A shunt 40 is provided on a delivery catheter 42 within the guiding catheter 16. The delivery catheter 42 is threaded over the guidewire 30, into the lumen of the coronary sinus 36, via the sinus of valsalva 14 and right atrium 24. Alternately, the entire guiding catheter 16 may be introduced into the coronary sinus 36, so that an anchoring mechanism, described below, on the distal end 46 of the unexpanded end of the shunt 40 is protected from causing injury to the structures of the heart, as the shunt is threaded over the guidewire.

Once the appropriate position of the distal end 46 of the shunt 40 is confirmed in the mouth 32 of the coronary sinus 36, the anchoring mechanism at the distal end is deployed, e.g., by expanding the distal end 46 of the shunt 40, to cause the distal end of the shunt to completely occupy the inside of the mouth 32 of the coronary sinus 36. Each of the distal (coronary sinus end) and the proximal (aortic sinus of valsalva end) ends 46, 48 of the shunt are equipped with anchoring mechanisms such as barbs 50, hooks, coils, inflatable cuffs, etc. to allow proximal and distal anchoring of the shunt to the inside of their respective anatomical fixation sites.

In one embodiment, expansion is effected by self expansion, e.g., accomplished by release of tension on a resilient material as it is advanced out of the catheter sheath. Such resilient materials may be spring metals, shape memory alloys (SMA), polymers, and/or combinations thereof, covered with a polymeric or fabric material to effect a blood carrying conduit. Alternately or additionally, where the shunt has a shape memory alloy (SMA) wound or woven into a fabric or polymeric lumen, the shunt may be expandable upon application of a predetermined amount of energy. In particular, referring to FIG. 1, the shunt 40 may include a coil 60, 62 of the same shape memory alloy at each of its distal and proximal ends and separate leads 64, 66 for activation to cause respective end expansion, or different alloys activatable at different temperatures and a common activation lead or distinct activation leads for the proximal and distal ends. All activation leads preferably terminate at the proximal end for coupling to a energy source coupled to or inserted through or the delivery system. Expansion of the ends of the shunt causes fixation of the ends of the shunt within the sinus of valsalva (in distinction from expansion of the sinus of the valsalva). The central portion of the shunt may also include an SMA coil 68 which can effect expansion of the shunt to maintain lumen patency. As another alternative, the shunt may be mechanically expandable, e.g., via expansion of an internally positioned inflatable balloon which can be advanced on a balloon catheter over the guidewire 30.

Referring to FIG. 2, once the distal end 46 of the shunt 40 is expanded to effect securement of the distal end of the shunt within the mouth 32 of the coronary sinus 36, the guiding catheter 16 is then gradually withdrawn from the coronary sinus, back into the sinus of valsalva 14 such that now the proximal end 48 of the shunt is in the sinus of valsalva.

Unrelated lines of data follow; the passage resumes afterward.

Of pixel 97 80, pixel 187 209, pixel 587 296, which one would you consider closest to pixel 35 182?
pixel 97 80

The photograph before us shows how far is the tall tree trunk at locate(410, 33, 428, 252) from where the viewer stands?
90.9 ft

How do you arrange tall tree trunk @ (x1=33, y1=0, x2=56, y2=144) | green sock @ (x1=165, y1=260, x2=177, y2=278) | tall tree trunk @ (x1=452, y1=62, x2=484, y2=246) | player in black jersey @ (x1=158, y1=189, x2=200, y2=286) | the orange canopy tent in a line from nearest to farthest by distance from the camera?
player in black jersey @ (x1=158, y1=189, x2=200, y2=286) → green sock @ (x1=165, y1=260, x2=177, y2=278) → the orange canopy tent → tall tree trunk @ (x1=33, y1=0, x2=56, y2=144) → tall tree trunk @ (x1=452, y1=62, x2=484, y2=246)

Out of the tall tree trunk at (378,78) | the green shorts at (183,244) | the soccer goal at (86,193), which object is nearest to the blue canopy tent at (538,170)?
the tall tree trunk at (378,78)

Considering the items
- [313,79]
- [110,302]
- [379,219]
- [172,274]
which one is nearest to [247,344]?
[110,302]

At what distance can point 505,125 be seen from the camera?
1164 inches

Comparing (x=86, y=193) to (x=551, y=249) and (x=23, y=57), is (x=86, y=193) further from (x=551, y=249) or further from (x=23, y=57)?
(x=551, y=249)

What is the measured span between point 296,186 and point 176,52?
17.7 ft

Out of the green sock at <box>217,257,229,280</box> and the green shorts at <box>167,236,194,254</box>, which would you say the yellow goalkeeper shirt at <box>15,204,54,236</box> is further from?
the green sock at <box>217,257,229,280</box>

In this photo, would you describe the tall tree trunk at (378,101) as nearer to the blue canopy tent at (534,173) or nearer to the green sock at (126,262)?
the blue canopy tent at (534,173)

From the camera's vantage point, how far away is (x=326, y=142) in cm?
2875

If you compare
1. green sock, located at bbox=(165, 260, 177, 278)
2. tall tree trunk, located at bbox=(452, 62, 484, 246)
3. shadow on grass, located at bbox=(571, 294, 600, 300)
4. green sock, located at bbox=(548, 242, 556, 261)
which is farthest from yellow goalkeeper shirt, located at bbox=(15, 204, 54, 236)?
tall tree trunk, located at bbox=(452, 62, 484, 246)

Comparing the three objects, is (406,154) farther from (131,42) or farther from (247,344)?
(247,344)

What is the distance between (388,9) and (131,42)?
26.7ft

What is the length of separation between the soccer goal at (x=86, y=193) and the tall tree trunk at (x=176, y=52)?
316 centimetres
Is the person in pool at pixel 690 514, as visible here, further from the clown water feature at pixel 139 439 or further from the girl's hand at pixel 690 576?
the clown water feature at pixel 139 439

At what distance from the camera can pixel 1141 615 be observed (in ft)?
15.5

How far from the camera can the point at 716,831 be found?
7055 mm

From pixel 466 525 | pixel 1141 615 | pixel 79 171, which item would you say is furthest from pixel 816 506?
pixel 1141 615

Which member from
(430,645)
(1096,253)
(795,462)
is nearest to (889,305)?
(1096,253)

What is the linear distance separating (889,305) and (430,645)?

The anchoring mechanism of the proximal end of the shunt is now similarly deployed to fix it within the sinus of valsalva in a fluidtight and airtight manner.

The body 50 of the shunt (that portion between the distal and proximal ends 46, 48) is preferably designed to be patent once the delivery system is removed. Such may be via the materials used for the shunt, e.g., non-kinking skeletal frames with a polymeric or biologic covering (e.g., PTFE, woven Dacron, cell cultures, albumin, collagen, etc.), or a non-kinking polymeric tubular construct without a skeletal frame. Where a frame is used, it may be self-expanding upon the withdrawal of the catheter sheath, mechanically expandable, or expandable upon the application of a predetermined temperature (e.g., where the frame is constructed of a shape memory alloy (SMA)). Alternatively, the shunt may be an implantable natural construct (human or animal vein, artery, etc.). As yet another alternative, the central portion of the shunt may be balloon expandable and expanded to its full, open configuration after securement of the distal end or the proximal end. The guidewire 30 is removed at the end of the procedure.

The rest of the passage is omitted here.